▸ Records for processing:
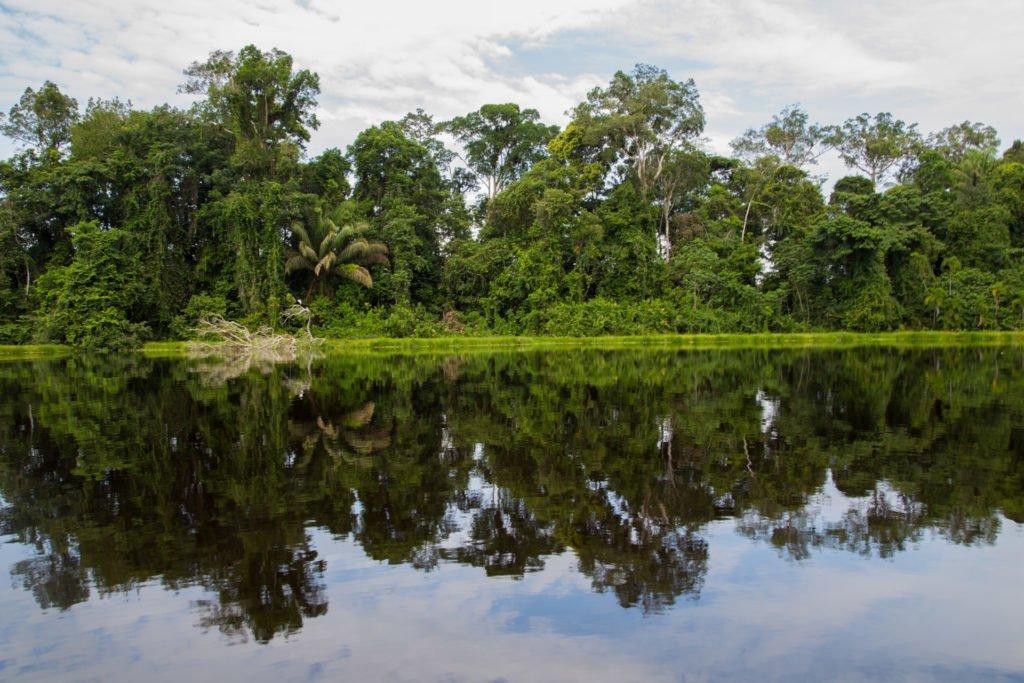 Dschungel Amazonas Kolumbien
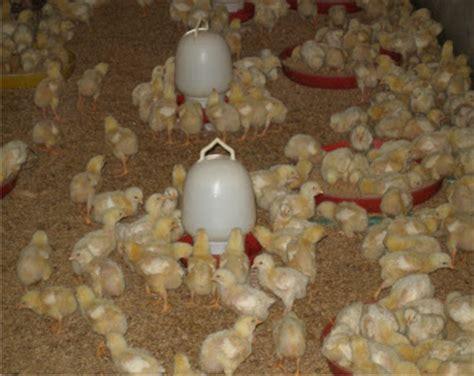 Tangguh Probiotik Untuk Ayam Broiler ayam organik teknologi mbio unsil tasikmalaya budidaya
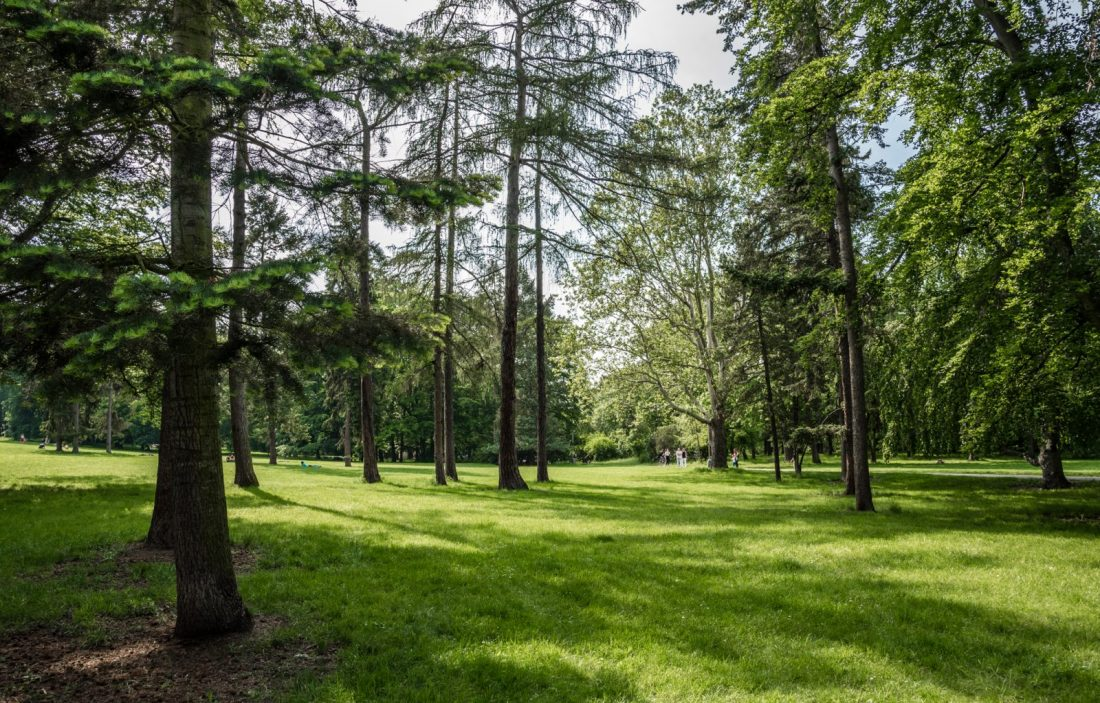 stromovka park field prague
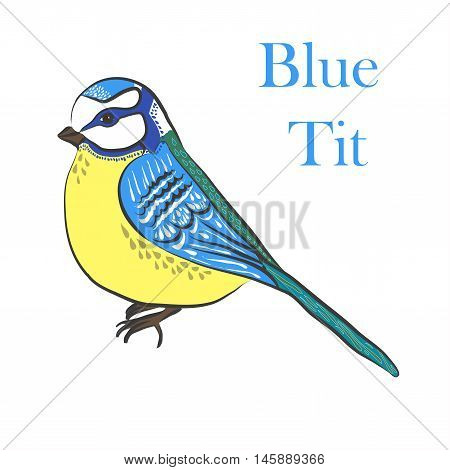 vector illustration ethnic bird blue tit. bird in graphic style.vintage illustration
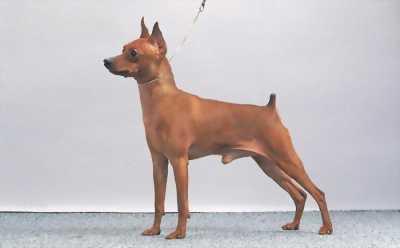 Cần bán giống chó Phốc Hươu binbin nhà đẻ, được chăm sóc tốt.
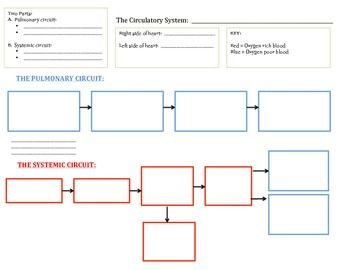 Graphic Organizer: Overview of Circulatory System
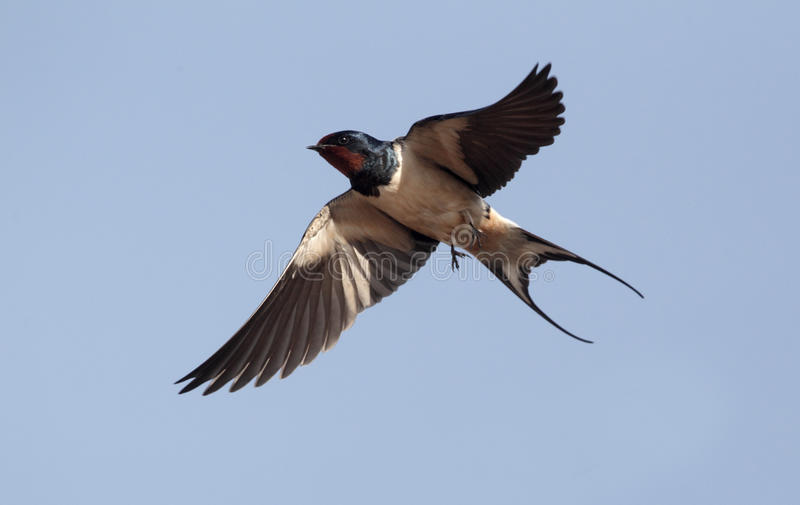 Swallow, Hirundo rustica. Single bird in flight against blue sky, Portugal, March 2010 stock photography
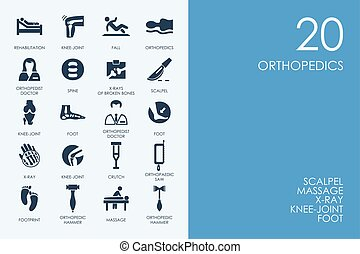 azul, conjunto, iconos, biblioteca, ortopedia, hámster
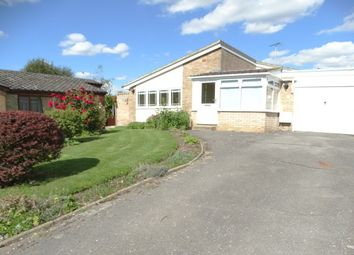 Thumbnail 2 bedroom bungalow to rent in Leigh Drive, Wickham Bishops, Witham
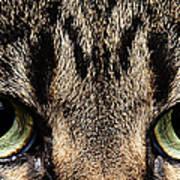 Emmy Eyes Poster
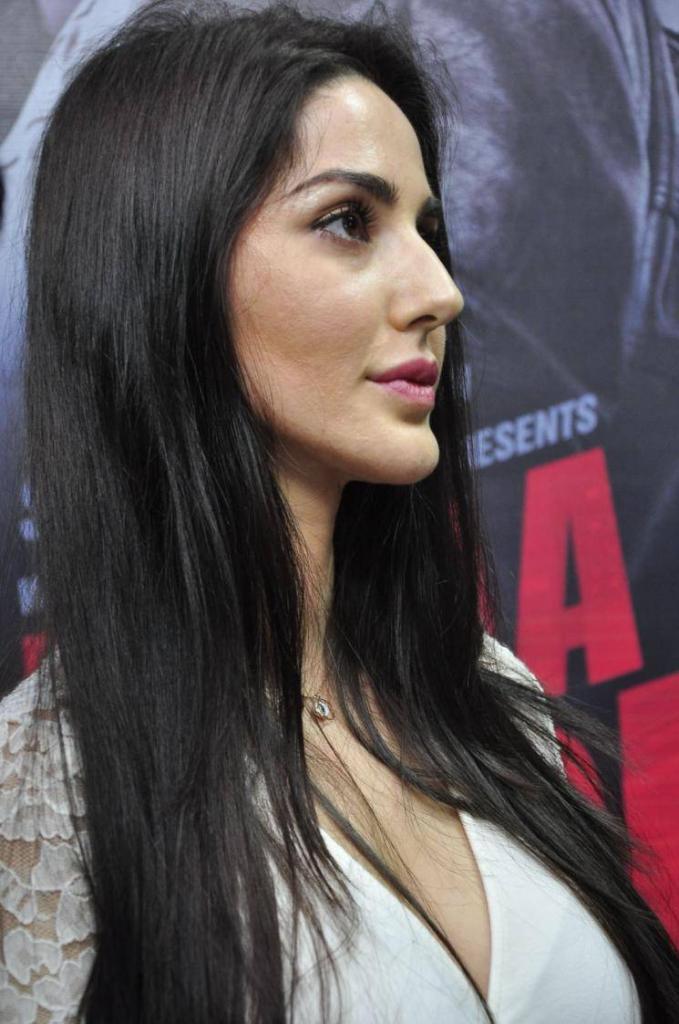 Farah Karimaee Stills At Teraa Surroor Movie Press Meet - Yadtek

▸ Assignment:
An answer containing only the lines from the one holding "Swallow, Hirundo rustica." through the close of the entries above, reproduced exactly and stripped of pictures, is expected.

▸ Result for this task:
 Swallow, Hirundo rustica. Single bird in flight against blue sky, Portugal, March 2010 stock photography
 azul, conjunto, iconos, biblioteca, ortopedia, hámster
 Thumbnail 2 bedroom bungalow to rent in Leigh Drive, Wickham Bishops, Witham
 Emmy Eyes Poster
 Farah Karimaee Stills At Teraa Surroor Movie Press Meet - Yadtek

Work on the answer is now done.